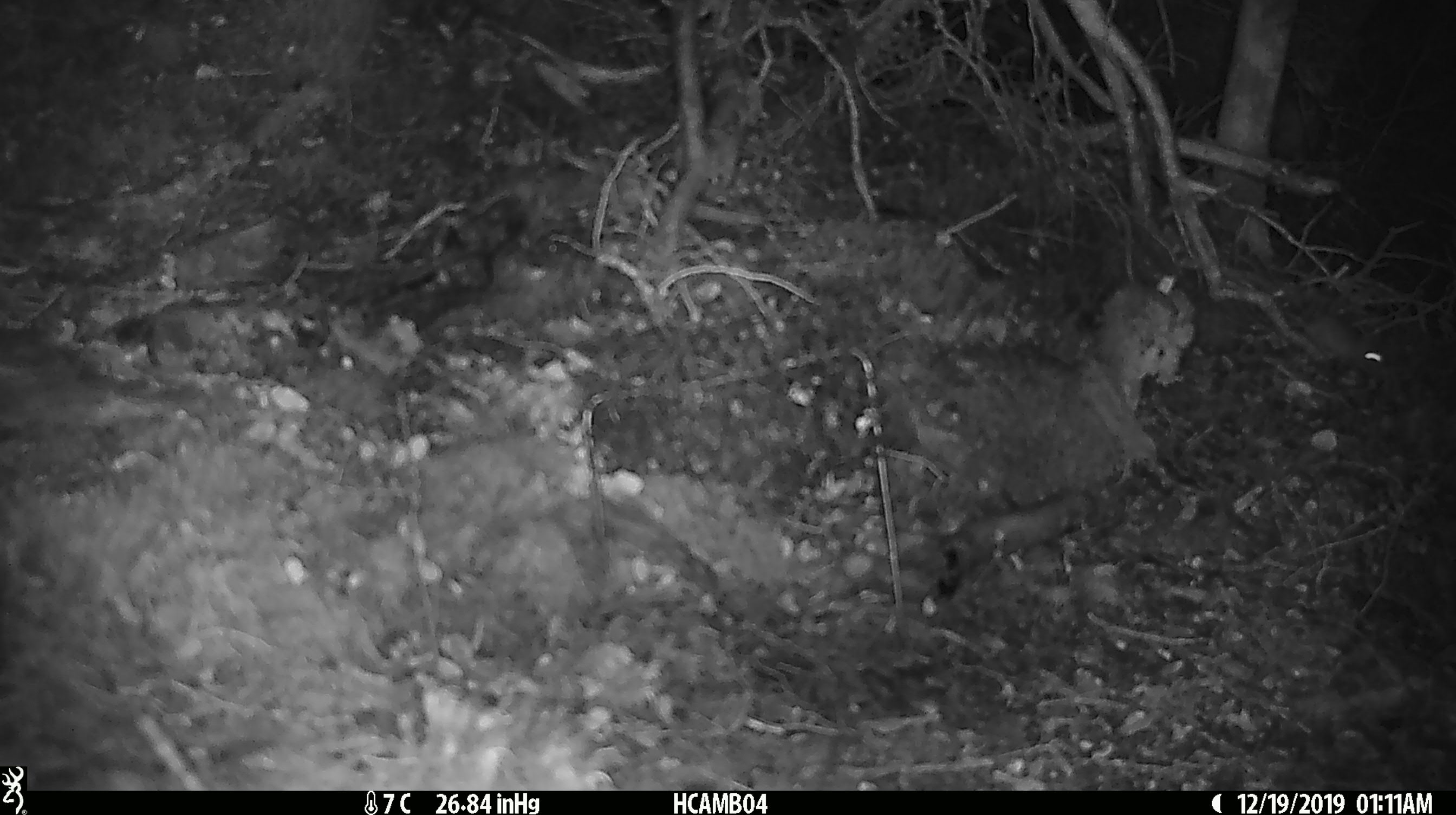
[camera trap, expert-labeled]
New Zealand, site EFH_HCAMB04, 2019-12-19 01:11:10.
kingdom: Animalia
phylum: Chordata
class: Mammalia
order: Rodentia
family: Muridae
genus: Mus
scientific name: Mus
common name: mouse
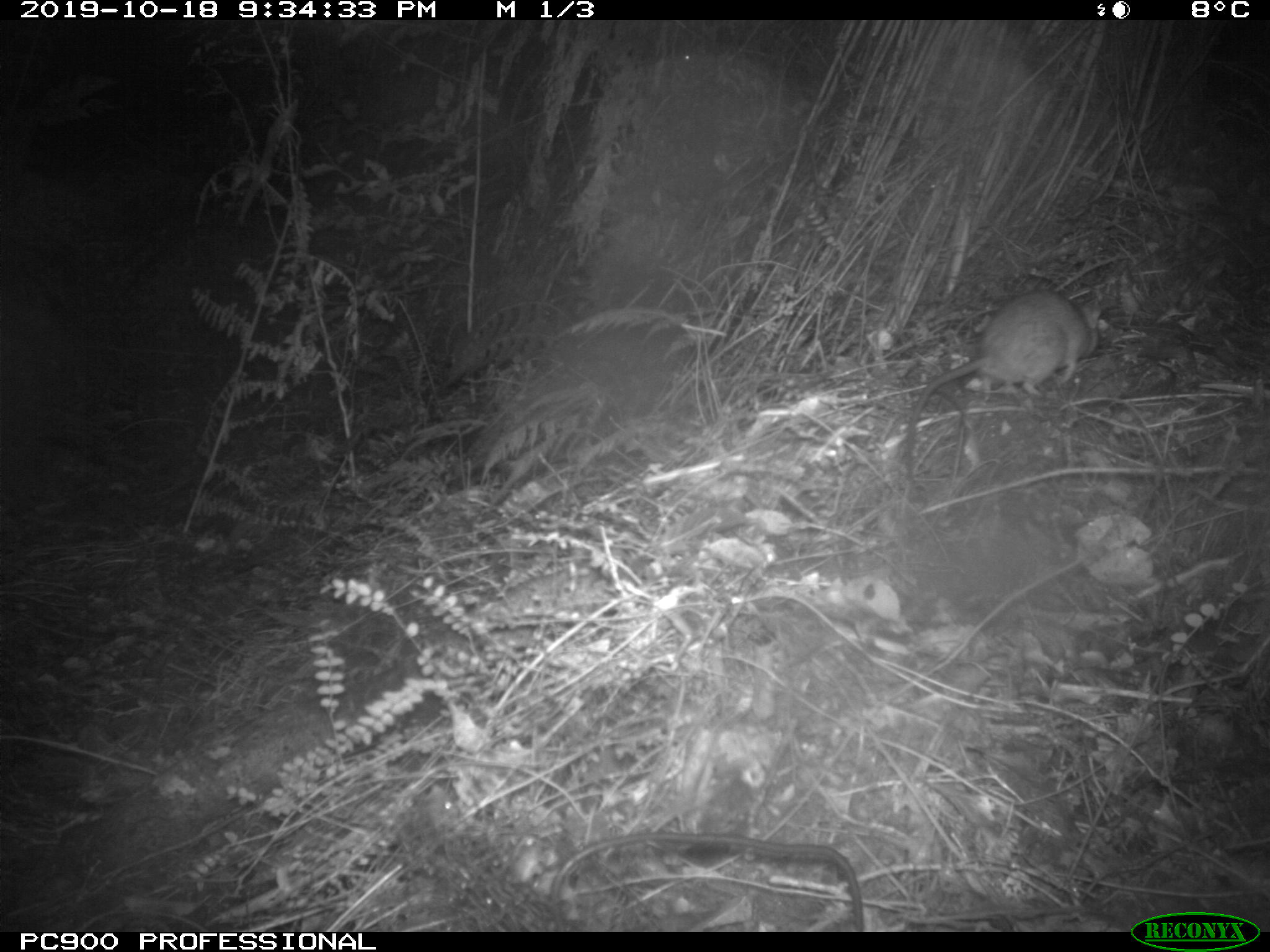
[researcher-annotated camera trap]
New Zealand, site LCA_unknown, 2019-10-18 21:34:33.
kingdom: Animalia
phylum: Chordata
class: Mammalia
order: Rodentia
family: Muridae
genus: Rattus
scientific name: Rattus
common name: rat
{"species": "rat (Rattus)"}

• • • • •

**What you need to do:** Determine how many lines in the data above include the word "name", and state that number only.

**Response box:** 4